→ **EXTRACT PROVIDED**
For the last few years, digital transformation has become a major rallying cry for organisations modernising their IT arsenal — but there’s a problem that needs solving, WAN.
Key motivations for digital transformation include making the businesses more agile and competitive, the workforce more productive and the workflows more efficient. Cloud-based operational models have become the norm and application modernisation initiatives have taken off accordingly to support these trends.
As legacy application architectures are modernised, the distributed nature of the global enterprise means every employee, customer and partner needs to access and experience them in a consistent manner. This has shifted the burden of the application experience from the cloud to the wide-area-network (WAN).
WAN transformation: Follow the cloud to pervasive and elastic networks
While the global internet is somewhat ubiquitous, it alone is not consistent enough to genuinely support predictable application performance. To bring predictability, the heritage of the global network over the last two decades has been built on multi-protocol label switching (MPLS). They have been known for predictable performance. Slated as too expensive once upon a time, the cost of MPLS circuits has been driven down significantly over the past several years fuelled by the competitive pervasiveness of new Internet-based solutions. Not so much the complexity of provisioning them and the delays in procuring them. These has made them less adaptable to the “on-demand” nature of the cloud model.

→ **PROVIDED DATA**
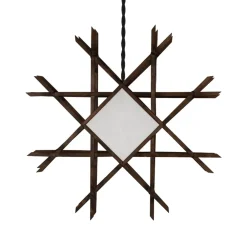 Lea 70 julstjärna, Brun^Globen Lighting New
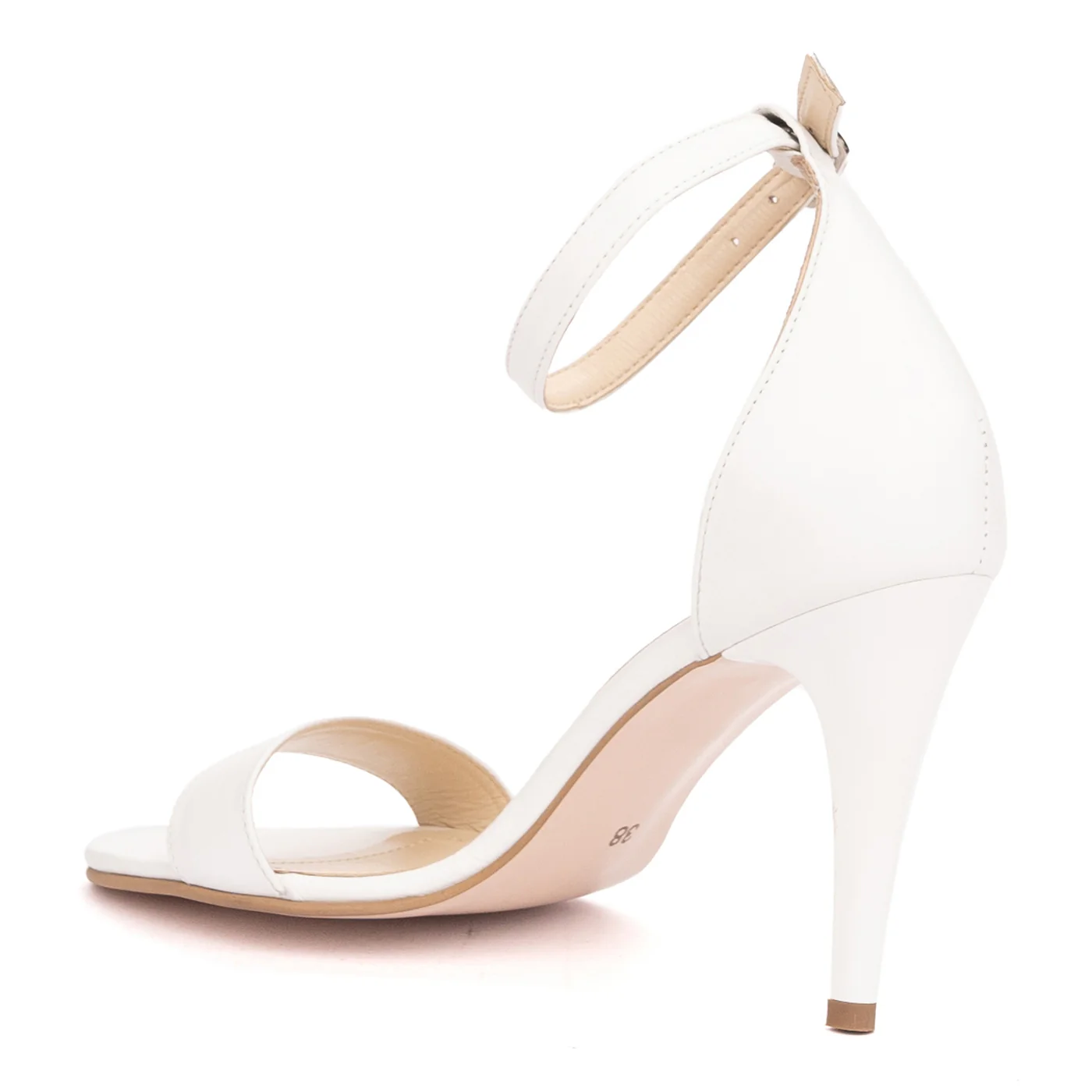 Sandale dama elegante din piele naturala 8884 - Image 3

--

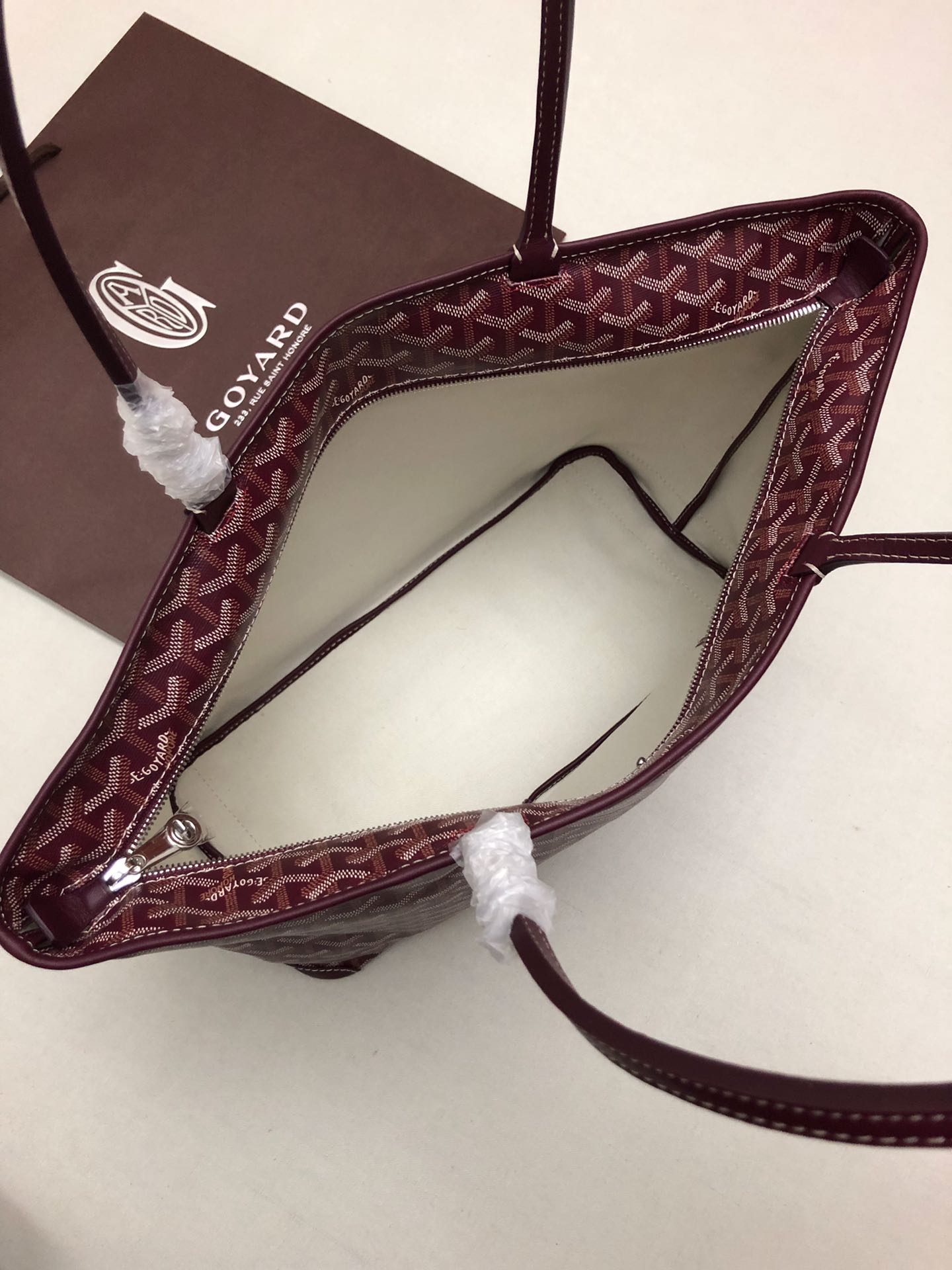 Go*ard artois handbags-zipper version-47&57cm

→ **WHAT TO WORK ON**
**a)** Please answer these three questions from the text on WAN transformation, one answer to a line:
(i) What kind of operational models have become the norm?
(ii) Onto what has the burden of the application experience shifted from the cloud?
(iii) On what technology has the global network been built over the last two decades?
**b)** Carry on the text on WAN transformation from its last sentence.

→ **ANSWERS FOR THE EXERCISE**
**a)**
(i) Cloud-based operational models.
(ii) The wide-area network (WAN).
(iii) Multi-protocol label switching (MPLS).

**b)**
The search for speed and simplicity has led Enterprises down the path of a software-defined WAN, or SD-WAN. While SD-WAN is still somewhat of a buzzword doe to no standardised industry definition, there are over 70+ vendors in the marketplace, and so it is important to know that not all SD-WANs are created equal.
To combat this lack of clarity, here’s our quick check list for all organisations about to embark on their SD-WAN to accelerate digital transformation:
1. Is the SD-WAN delivered as-a-service?
An as-a-service model is aligned with a consumption approach. CIOs today are used to their computing and applications being hosted in the cloud. Should the WAN be any different? It should be easy to turn on from and for any location, for any application, and scale dynamically based on the requirements of the business. Having a true managed service with a good customer satisfaction score is a huge bonus.
2. Is the SD-WAN just a DIY overlay or an integrated managed offering?
Overlay SD-WANs offer a technology stack and expect enterprises to deploy it themselves. This approach works when the organisation has the right expertise in-house to procure, deploy and manage. Beyond the initial deployment, the organisation has to scope the ability to provision, configure, manage version control, maintain inventory, deploy security patches etc. All these can impede agility over a period of time. An integrated offering brings visibility across the overlay and underlay networks, while a managed offering can offload areas that are beyond the organisation’s core areas of expertise.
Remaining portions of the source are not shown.